◆ **Work to complete**:
Rewrite the records from the line with "Would point (714, 294)" through the end of the records, swapping "span" for "distance" and leaving everything else unchanged.

Source records:
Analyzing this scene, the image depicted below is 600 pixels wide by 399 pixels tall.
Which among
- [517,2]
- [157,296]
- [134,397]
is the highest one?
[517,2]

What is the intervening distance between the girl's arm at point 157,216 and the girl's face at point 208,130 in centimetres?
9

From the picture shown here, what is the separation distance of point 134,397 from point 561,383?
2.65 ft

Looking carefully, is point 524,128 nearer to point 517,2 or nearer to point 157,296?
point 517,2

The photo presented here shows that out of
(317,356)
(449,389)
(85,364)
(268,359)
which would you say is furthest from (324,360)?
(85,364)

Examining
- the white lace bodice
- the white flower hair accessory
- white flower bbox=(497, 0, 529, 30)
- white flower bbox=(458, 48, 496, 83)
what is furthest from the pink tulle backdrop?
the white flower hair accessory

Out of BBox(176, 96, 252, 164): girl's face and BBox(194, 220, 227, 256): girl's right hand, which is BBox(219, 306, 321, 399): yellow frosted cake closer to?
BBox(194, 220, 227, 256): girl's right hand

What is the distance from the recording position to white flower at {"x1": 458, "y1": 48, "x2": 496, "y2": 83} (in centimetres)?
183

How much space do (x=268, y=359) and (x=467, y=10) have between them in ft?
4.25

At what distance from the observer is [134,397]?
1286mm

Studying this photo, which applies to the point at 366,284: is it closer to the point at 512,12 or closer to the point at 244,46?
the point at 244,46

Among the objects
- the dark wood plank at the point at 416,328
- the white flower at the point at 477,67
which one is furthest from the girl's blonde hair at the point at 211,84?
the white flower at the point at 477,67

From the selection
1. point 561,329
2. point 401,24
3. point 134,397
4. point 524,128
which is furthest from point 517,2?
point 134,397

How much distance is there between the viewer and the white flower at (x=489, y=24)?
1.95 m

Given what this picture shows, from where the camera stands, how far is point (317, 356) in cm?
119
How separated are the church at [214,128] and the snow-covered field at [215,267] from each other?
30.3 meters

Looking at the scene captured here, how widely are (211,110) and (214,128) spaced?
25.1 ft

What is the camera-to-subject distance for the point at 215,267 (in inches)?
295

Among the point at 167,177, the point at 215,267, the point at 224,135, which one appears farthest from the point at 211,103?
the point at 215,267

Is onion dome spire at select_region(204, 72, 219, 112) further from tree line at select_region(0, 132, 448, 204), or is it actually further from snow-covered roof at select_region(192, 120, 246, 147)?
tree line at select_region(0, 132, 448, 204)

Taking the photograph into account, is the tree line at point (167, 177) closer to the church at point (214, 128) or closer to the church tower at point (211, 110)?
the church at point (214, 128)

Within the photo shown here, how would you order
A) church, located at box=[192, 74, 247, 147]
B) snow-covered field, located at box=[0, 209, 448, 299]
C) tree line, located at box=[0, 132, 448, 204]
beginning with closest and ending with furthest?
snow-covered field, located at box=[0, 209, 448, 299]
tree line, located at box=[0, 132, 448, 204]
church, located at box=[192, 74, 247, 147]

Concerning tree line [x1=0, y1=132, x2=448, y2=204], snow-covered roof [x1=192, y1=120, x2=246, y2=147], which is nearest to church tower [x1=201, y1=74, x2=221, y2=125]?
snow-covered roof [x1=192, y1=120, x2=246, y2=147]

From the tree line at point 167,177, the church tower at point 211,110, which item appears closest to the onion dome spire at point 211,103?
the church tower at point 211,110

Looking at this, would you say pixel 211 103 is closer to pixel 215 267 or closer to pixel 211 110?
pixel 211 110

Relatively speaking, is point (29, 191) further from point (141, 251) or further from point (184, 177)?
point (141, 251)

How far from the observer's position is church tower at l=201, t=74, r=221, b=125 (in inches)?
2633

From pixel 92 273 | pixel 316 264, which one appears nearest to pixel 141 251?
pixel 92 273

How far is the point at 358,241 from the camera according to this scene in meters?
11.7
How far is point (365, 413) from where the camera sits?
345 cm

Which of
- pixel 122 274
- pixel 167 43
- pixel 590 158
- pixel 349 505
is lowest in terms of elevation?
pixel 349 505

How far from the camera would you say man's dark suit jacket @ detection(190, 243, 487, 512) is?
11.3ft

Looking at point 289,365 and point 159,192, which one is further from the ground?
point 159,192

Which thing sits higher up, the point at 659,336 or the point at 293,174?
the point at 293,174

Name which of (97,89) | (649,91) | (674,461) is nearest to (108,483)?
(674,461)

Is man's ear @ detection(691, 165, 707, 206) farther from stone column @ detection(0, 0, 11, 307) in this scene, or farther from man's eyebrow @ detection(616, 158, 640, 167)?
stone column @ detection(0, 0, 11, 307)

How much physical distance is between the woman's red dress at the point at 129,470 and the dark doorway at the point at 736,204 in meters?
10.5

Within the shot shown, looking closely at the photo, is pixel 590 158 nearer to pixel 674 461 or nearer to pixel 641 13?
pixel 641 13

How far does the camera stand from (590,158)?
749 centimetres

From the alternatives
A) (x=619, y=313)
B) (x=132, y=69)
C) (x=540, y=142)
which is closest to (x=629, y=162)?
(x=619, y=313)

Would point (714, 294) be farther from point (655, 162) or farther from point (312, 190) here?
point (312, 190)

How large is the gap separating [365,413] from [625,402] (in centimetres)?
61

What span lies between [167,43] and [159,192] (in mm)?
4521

◆ **Answer for this exercise**:
Would point (714, 294) be farther from point (655, 162) or farther from point (312, 190) here?
point (312, 190)

How large is the gap separating [365,413] from [625,402] (in centimetres)?
61

What distance lies between [167,43] and [159,192] (in mm)?
4521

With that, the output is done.